Lebih lanjut, ia menyatakan bahwa tes DNA dilakukan dengan pengawasan ketat, menggunakan sampel darah dan air liur dari ketiga pihak, disaksikan oleh kuasa hukum dan penyidik.
Muslim juga menilai permintaan tes pembanding tersebut tidak lebih dari upaya mencari sensasi dari pihak Lisa Mariana.
"Menurut kami, ini hanya untuk menarik perhatian publik. Tes DNA itu sudah final dan hasilnya jelas," tambahnya.

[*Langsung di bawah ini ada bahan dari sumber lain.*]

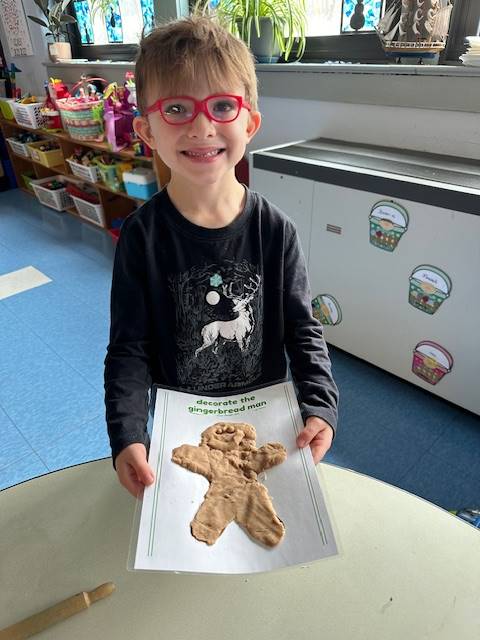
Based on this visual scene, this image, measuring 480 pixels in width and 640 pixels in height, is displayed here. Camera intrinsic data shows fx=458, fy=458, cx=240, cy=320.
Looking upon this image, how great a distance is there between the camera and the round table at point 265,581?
0.47m

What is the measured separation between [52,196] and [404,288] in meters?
2.89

Kasus ini bermula dari pernyataan Lisa Mariana yang menyebut Ridwan Kamil sebagai ayah biologis dari anaknya, CA.
Pernyataan tersebut dinilai mencemarkan nama baik RK, sehingga dilaporkan ke pihak berwajib.
Untuk memastikan kebenaran, penyidik telah melakukan uji DNA terhadap Ridwan Kamil, Lisa, dan anak CA.
Hasilnya, tidak ditemukan hubungan biologis antara Ridwan Kamil dan anak Lisa.